Na decisão, a magistrada determina que o município apresente, no prazo de 15 dias, estudo técnico prévio sobre a necessidade, economicidade e adequação da medida. Deverá tratar, no mínimo, da situação dos servidores efetivos lotados na unidade, da existência de cargos vagos, da viabilidade de provimento por concurso público e dos impactos da transferência sobre o Instituto de Previdência dos Municipiários (IPM).
Até a apresentação desse estudo e nova deliberação judicial, a Prefeitura está proibida de remover servidores municipais atualmente lotados na UBS Santa Cruz em razão da transferência pretendida. A decisão também estabelece que, caso o contrato de gestão já tenha sido formalizado, seus efeitos ficam imediatamente suspensos até a apresentação do estudo técnico e da motivação exigida.

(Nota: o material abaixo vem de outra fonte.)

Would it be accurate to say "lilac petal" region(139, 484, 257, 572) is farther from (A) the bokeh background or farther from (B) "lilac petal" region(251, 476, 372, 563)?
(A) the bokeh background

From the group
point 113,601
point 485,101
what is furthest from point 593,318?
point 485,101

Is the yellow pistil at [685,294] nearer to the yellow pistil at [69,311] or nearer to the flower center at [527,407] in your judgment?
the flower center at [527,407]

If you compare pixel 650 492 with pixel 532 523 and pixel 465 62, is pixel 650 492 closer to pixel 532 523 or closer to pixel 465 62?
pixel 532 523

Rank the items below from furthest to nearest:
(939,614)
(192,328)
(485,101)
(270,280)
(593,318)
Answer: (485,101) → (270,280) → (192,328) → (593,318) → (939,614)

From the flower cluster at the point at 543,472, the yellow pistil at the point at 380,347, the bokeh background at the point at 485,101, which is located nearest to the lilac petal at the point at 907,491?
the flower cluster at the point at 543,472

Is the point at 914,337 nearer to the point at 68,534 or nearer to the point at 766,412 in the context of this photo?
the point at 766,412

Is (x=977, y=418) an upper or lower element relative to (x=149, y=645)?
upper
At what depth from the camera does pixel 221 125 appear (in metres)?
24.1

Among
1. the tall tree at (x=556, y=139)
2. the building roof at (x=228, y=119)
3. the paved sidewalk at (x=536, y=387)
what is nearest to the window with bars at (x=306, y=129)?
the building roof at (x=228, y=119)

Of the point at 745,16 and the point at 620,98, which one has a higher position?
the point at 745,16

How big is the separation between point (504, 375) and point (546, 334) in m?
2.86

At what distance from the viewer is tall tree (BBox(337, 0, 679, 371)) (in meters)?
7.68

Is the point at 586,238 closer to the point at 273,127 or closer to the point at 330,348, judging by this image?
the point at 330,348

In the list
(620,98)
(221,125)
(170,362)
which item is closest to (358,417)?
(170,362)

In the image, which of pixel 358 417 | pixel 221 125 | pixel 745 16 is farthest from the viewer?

A Justiça de Ribeirão Preto determinou ainda que município e Fundação Santa Lydia juntem aos autos, no prazo de cinco dias, cópia integral do contrato de gestão, caso já tenha sido firmado, ou de outro instrumento equivalente, acompanhado do respectivo plano de trabalho e dos atos normativos relacionados.
Ação do sindicato – Na ação, o sindicato sustenta que a transferência da UBS Santa Cruz estava sendo conduzida sem transparência suficiente e sem a apresentação dos documentos essenciais para controle social, fiscalização e avaliação jurídica da medida. A entidade aponta que a mudança poderia significar substituição da prestação direta dos serviços municipais de saúde por vínculos indiretos, com esvaziamento de cargos permanentes e risco de burla à regra constitucional do concurso público.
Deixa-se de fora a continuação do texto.